Why Focus on Suicide Terrorism

The right kind of public debate on terrorism is finally beginning.

For years after 9/11, the national discussion about how to deal with terrorism seemed to be frozen with little true debate about the root causes of the threat we face. First, we lived through the fear and anger in the immediate aftermath of that terrible day. Next, we lived through a period of hastily constructed responses, which led not only to the necessary war in Afghanistan to eliminate Al Qaeda’s sanctuary there, but also the poorly based threat assessments that led up to the invasion of Iraq. After that came years of dealing with the repercussions of these decisions made in anger, fear, and haste, including the rise of the largest anti-American suicide terrorist campaigns in history in Iraq, Afghanistan, and Pakistan; the losses of over 100,000 Iraqi civilians who died in the civil war resulting from the U.S. invasion; and the emergence of a new Al Qaeda sanctuary in the tribal regions of Pakistan from which numerous plots have been hatched to kill Americans and their allies.

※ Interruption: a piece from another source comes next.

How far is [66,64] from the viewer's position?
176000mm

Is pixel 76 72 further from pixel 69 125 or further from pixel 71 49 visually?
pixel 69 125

Throughout these years, many have presumed that the root cause of the terrorist threat confronting us is Islamic fundamentalism—a religiously motivated hatred of American and Western values among a tiny fringe of Muslims scattered across the globe, and not related to any foreign or military policies by the United States or its allies. The idea that terrorists were willing to kill themselves to achieve religious martyrdom independently of any political goal seemed to explain why Islamic fundamentalists would commit suicide attacks, a tactic that appeared to reinforce just how much “they hate us.”

This presumption fueled the belief that future 9/11s can be avoided only by wholesale transformation of Muslim societies, which was a core reason for the invasion of Iraq. Indeed, for those advocating transformation, Iraq appeared to be the perfect place to start, since its leader Saddam Hussein had already spent decades to diminish Islamic fundamentalism in the country, and so the United States could conquer Iraq without fear of much terrorism in response, establish a base of operations, and then move on to transform other Middle Eastern countries. If the presumption was right—if religion independent of American and Western foreign policy was driving the threat—then the use of heavy military power to bring democratic institutions to Muslim countries should have reduced the frequency of anti-American inspired terrorist attacks, especially suicide terrorism, by eliminating the authoritarian regimes that were thought to be the breeding grounds for Islamic radicalism.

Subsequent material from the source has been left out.